Minnesota high school student Avery Severson said on Friday that she was unsure what her future would hold after being falsely accused of sending racist messages to a Black classmate.

"I was just shocked when I saw that they were accusing me and I felt unsafe. I felt unsafe at school," Severson, a sophomore at White Bear Lake High School near St. Paul, told "Fox & Friends."

Severson was accused by a Black classmate of sending racist direct messages on Instagram.

"Screenshots from an alleged conversation between Precious Boahen, who accused Severson of racism, and an account called "GoWhiteBear," show the anonymous account using racial slurs. It’s unclear who was ultimately behind the anonymous account," according to the Daily Wire.

The so-called racist messages were discovered to be a "hoax" after White Bear Lake High School, the FBI, and the local police department investigated the situation. The district’s superintendent sent an email concluding that the Instagram messages were indeed a "hoax." 

"The initial investigations by the FBI, our local police department, and the school district uncovered that the social media posts were not what they appeared. The original messages were found to be a hoax sent under false pretense by an Instagram account that was created by a student. The individual who created the social media posts poses no threat to our students of color," the email reads. 


About a year ago, Severson said she was inspired by a Charlie Kirk video and attempted to start a Turning Point USA chapter at her school. Over the past year, Severson had been trying to get together a group of students to join the club. Her school told her the guidelines were that 20 students were needed to start the club.

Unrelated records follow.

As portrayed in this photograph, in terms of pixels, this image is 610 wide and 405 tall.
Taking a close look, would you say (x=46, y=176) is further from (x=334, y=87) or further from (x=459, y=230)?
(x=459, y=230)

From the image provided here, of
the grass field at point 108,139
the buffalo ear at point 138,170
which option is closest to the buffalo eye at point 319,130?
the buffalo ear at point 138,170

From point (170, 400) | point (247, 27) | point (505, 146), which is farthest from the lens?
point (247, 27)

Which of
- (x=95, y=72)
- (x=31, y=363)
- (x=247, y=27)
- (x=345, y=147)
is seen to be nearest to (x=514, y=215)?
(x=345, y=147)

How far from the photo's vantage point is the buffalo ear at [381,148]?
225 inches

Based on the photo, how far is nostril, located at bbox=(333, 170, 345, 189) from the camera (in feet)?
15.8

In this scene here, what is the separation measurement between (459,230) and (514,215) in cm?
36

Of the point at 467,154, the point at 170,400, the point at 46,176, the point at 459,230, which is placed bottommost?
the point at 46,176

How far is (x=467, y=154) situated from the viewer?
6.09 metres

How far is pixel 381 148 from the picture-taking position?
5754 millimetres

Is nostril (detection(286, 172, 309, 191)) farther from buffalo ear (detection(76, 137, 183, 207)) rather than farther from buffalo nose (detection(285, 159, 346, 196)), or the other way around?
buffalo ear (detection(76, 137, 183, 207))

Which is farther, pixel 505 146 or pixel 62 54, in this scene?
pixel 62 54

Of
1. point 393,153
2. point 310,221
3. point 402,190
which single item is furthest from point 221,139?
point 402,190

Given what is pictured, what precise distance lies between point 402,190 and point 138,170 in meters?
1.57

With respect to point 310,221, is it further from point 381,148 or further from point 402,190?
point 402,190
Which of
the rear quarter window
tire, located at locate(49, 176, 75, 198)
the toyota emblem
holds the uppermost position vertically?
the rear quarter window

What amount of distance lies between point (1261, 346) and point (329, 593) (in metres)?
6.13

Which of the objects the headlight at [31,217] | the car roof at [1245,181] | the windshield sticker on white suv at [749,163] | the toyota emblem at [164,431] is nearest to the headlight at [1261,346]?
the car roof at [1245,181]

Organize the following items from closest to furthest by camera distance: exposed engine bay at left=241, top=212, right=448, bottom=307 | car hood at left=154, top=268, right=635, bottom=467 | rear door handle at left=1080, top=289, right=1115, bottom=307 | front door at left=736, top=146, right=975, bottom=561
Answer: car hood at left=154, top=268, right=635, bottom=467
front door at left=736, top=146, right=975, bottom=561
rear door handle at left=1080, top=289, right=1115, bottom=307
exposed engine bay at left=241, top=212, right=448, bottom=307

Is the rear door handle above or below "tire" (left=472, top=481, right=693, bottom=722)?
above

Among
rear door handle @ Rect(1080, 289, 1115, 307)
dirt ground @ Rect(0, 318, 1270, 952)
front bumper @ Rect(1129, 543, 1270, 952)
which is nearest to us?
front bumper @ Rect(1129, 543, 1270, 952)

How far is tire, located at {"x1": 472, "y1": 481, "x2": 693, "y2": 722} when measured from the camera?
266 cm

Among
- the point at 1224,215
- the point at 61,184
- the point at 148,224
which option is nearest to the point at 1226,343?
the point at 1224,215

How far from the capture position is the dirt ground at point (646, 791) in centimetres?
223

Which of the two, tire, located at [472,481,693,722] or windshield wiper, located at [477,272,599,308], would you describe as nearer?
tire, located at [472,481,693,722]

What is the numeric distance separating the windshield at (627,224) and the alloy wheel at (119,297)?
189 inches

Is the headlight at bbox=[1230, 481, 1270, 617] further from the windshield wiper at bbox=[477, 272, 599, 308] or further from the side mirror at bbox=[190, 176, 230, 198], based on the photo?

"And the last couple of weeks, we got close to that number and then these rumors online started going around about me, accusing me of sending racist, terrible, hateful messages to a Black student at my school with no evidence pointing to me," Severson said.


She said that she had to be "escorted" between classes until April 12. The rumors of the threatening messages even prompted a walkout by students in protest, supported by some of the school's teachers, local media reported.

"I just felt unsafe in my community. Adults were even posting the screenshots. And so it was on city pages. And I just felt unsafe and unsure of what was going to happen and unsure of what my future would hold because of these rumors."